__Texte fourni__.
L’indigénisme haïtien : Des artistes du mouvement

Pour le situer dans le temps, disons que le mouvement indigéniste en peinture a pris naissance lors de la rencontre en 1931 de Pétion Savain (1906-1975) et de Georges Remponeau (1916- 2012). Les deux artistes assistaient au vernissage du peintre américain William Scott qui fut, en quelque sorte, l’étincelle qui a embrasé ce mouvement. Les peintres qui se sont joints à eux étaient tous et toutes plus ou moins de la même génération. Ils étaient du même milieu social, de ce que l’on appelle en Haïti la «bourgeoisie».

Ils avaient tous et toutes une certaine formation reçue dans des établissements scolaires, dans le milieu familial, par des cours privés ou par correspondance. Ils partageaient un même objectif sur le plan esthétique qui, compte tenu de ce moment de notre histoire, pouvait être vu comme un manifeste, emblème du monde artistique moderne. Cela se justifiait par une volonté du groupe de définir une identité haïtienne et aussi par leur statut d’opposant à l’individu collectif qui s’appelait «l’occupant».

__Entrées répertoriées__.
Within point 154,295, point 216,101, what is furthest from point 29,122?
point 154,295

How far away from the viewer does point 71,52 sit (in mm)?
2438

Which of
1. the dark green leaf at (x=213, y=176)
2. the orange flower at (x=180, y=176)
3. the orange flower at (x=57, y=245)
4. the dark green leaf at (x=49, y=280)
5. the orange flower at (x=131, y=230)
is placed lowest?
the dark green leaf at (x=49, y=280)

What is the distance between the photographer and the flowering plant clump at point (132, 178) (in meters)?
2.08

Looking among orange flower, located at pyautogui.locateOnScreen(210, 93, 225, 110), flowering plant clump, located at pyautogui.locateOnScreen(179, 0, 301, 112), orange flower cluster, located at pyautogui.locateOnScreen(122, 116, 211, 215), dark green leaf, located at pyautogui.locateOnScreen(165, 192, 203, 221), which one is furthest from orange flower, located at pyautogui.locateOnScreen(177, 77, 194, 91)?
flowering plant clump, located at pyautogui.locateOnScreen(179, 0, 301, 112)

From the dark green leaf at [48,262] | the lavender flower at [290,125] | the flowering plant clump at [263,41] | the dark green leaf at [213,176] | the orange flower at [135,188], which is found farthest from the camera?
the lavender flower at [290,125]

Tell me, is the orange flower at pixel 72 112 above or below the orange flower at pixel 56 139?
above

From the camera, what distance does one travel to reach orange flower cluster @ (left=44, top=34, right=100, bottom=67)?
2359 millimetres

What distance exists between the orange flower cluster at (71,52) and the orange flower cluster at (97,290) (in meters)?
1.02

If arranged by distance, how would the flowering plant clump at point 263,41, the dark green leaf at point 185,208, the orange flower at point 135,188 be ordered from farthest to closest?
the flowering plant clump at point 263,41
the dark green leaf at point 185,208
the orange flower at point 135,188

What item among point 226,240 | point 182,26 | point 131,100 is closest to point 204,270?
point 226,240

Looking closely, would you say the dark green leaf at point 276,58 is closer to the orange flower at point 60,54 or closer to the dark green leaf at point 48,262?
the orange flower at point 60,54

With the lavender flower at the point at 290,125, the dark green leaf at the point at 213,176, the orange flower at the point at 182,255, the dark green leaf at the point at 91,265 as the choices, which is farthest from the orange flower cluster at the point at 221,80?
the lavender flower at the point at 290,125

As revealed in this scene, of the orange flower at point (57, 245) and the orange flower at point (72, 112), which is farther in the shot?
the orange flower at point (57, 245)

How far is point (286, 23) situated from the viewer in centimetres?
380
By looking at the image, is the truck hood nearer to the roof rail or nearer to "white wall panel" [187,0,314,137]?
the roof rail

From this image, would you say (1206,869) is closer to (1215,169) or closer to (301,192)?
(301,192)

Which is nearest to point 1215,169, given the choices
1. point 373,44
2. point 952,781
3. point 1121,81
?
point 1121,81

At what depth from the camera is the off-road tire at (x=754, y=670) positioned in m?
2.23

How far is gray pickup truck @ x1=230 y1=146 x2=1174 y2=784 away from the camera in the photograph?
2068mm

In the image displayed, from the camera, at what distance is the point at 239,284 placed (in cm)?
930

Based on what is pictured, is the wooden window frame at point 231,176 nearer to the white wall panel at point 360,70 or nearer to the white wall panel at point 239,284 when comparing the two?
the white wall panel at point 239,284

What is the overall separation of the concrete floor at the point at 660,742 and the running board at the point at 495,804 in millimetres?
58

__Vos tâches__.
(a) Indiquez si chacune des affirmations suivantes concorde avec le texte sur l'indigénisme haïtien, en répondant par oui ou par non et en citant mot pour mot le passage qui tranche : (i) Pétion Savain et Georges Remponeau se sont rencontrés en 1931 ; (ii) William Scott était un peintre français ; (iii) les peintres du mouvement venaient de milieux sociaux différents.
(b) D'après le texte sur l'indigénisme haïtien, quels deux artistes assistaient au vernissage de William Scott ?
(c) Poursuivez le texte sur l'indigénisme haïtien à partir de sa dernière phrase.

__Réponses numérotées__.
(a)
(i) Oui : « la rencontre en 1931 de Pétion Savain (1906-1975) et de Georges Remponeau (1916- 2012) ».
(ii) Non : « du peintre américain William Scott ».
(iii) Non : « Ils étaient du même milieu social ».

(b) Pétion Savain et Georges Remponeau.

(c)
Ils avaient des tempéraments différents et surtout vivaient des circonstances différentes, ce qui explique, en grande partie, le fait que leurs carrières se soient développées différemment. Le mouvement s’est vite répandu dans les villes de province et a été rejoint par des artistes de conditions sociales plus modestes. Le mouvement indigéniste a donc rassemblé plus d’artistes que l’histoire n’en a retenus.

On peut supposer que l’histoire n’a pas voulu tenir compte de ceux et celles qui étaient considérés comme des amateurs. À titre d’exemple, Michel-Philippe Lerebours nous dit qu’à Jacmel, Hector Ambroise (1904-1962) avait créé la Société des Trois Arts. Le Nouvelliste du 28 décembre 1938 nous apprend qu’au Cap-Haïtien, une grande exposition d’art réunissait à côté des œuvres de Renée Montreuil dont on a peu parlé par la suite, celles de René Vincent et de César Müller.

Notons que ces derniers ont participé à l’exposition inaugurale du Centre d’Art. Toujours selon Lerebours, Michelet Giordani avait rassemblé autour de lui un certain nombre d’artistes du Nord, parmi lesquels Jean-Baptiste Bottex (1918-1979) qui a fait une carrière produisant des aquarelles de qualité. Dans ses œuvres inspirées pour la plupart par la vie quotidienne, on peut voir en dessous des couleurs un dessin précis et une parfaite maîtrise des proportions et de l’espace. Sa «Cérémonie vodou» de 1947, photographiée au Centre d’art en 1954, illustre bien ces qualités. Il est important de noter qu’avant l’inauguration du Centre d’Art, plusieurs artistes du mouvement indigéniste eurent l’opportunité de partager leur savoir avec de plus jeunes dans le cadre d’écoles publiques du pays.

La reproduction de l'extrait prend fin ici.